In response to my latest post, David Zimmerman asks “Your two intellectual mentors, Kant and Marx, agreed about virtually nothing, transcendental rationalist vs. historical materialist, arch-universal-moralist vs. deep sceptic about the very idea of morality as an animating idea in our lives, and so on down the line, I think. So, how do you find it possible to avoid cognitive dissonance in finding inspiration in such contradicting ideas?”
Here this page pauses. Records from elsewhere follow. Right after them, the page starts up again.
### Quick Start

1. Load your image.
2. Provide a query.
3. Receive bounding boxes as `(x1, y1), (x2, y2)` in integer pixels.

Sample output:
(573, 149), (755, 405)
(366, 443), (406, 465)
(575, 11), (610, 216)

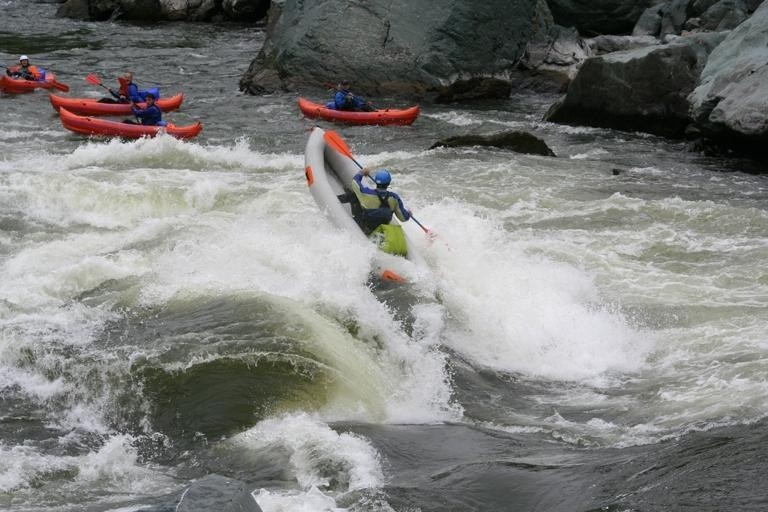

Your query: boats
(299, 97), (420, 126)
(2, 69), (56, 95)
(48, 92), (200, 140)
(305, 128), (432, 289)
An interesting question, in response to which I can perhaps
make clearer the nature of my engagement with those texts. I do not find
inspiration reading The Critique of Pure Reason, and I am not even quite sure
that I would describe myself as finding inspiration in reading Capital, although
perhaps I come closer in that case. Rather, in both books I find deep, complex,
powerful ideas that seize me and demand that I come to understand them in such
a way that I can make them clear and simple and beautiful to myself and to my
readers or students. It may sound odd to describe my response to these texts as
aesthetic but there is a powerful element of that present.
When I first read the Critique and particularly the
Transcendental Analytic, I felt that I was in the presence of the most powerful
mind I have ever encountered. I needed to struggle with the text, to compel it
to give up its secret to me, to replace its contradictions and unclarities with
a pure, simple argument that began with a premise that seemed virtually
undeniable and arrived at an extraordinary and powerful conclusion.
My engagement with Capital was different and more complex
because it is, I believe, a more powerful and complex text than the
Critique. I needed not only to make its central argument clear and coherent to me, but also to explain to myself why
Marx was compelled to write the opening chapters in the extraordinary fashion
that he chose. When I read the book for the second time in 1976, I had what I
can only describe as an éclaircissement,
an intuition, a revelation, the working out of which took me most of the next
decade.
My struggles with these two texts were the two most exciting,
demanding, and rewarding intellectual experiences of my life. I think one could
describe this as finding inspiration in them but not in the sense of being
inspired by them to act in a certain way or to adopt certain principles. In each case when my struggle was concluded,
I had something that I found beautiful and deeply satisfying. Perhaps that is
why I was not interested really in responding to critics or engaging with
readers who have found other things in those texts.
Does any of this makes sense? I hope so.
4 comments:
Yes, it makes sense.
It's almost like an aesthetic experience to you.
No one could say that my experience of Beethoven's 9th Symphony contradicts my experience of
Bach's Saint Matthew's Passion even though they are very different musically and are rooted in very different philosophies.
I won't be able to track down the exact quote or its source, but I once read a description of Kant as "wrong, but fascinating," and Husserl as the opposite - in both respects. Wish I could find it.
But yes, I think what you're saying does make sense. I don't share the judgment of whoever it is I'm trying to quote - except for the part about Kant being fascinating; otherwise, I've almost given up on trying to evaluate the great philosophers in terms of truth and error. For me the greater draw of philosophy is that it promises a better sense of what worldviews or intellectual/ideological orientations are possible, of what it might look like to explore those possibilities as far as the limits of human intelligence allow, and of what it might look like when the master explorers struggle to communicate their experiences in a language we can understand. I doubt I'll ever be in a place to decide which philosopher "got it right." (On the other hand, I might decide one day that I've been shirking my duty. William Ernest Hocking said somewhere that we need a philosophy like we need a house to live in.)
Or am I misunderstanding - would you say you see truth as well as beauty in Kant's philosophy?
Professor Wolff:
Thank you for your answer to my question.
It not only makes sense... it is eloquent.
I have frequently found it difficult to achieve the stance toward philosophers whose views I find uncongenial that you have taken over the years toward Kant and Marx, namely, to admire their depth and complexity to the point of devoting much time and intellectual energy to studying and teaching them, all the while recognizing that there is much in them that one rejects. This stance exemplifies a kind of intellectual integrity that the more dialectically-driven in the philosophical community [yours truly among them] find difficult to sustain.
Cheers.
The commonly held view that Kant and Marx exhibit antithetical attitudes is evidence of lack; namely, of a much needed scholarly framework within which to gather together their underlying similarities. Fortunately, NYU’s Arthur Fleeber succeeds in his eponymous treatise to mitigate this pernicious Gestell poverty in Guns and Provolone (1990).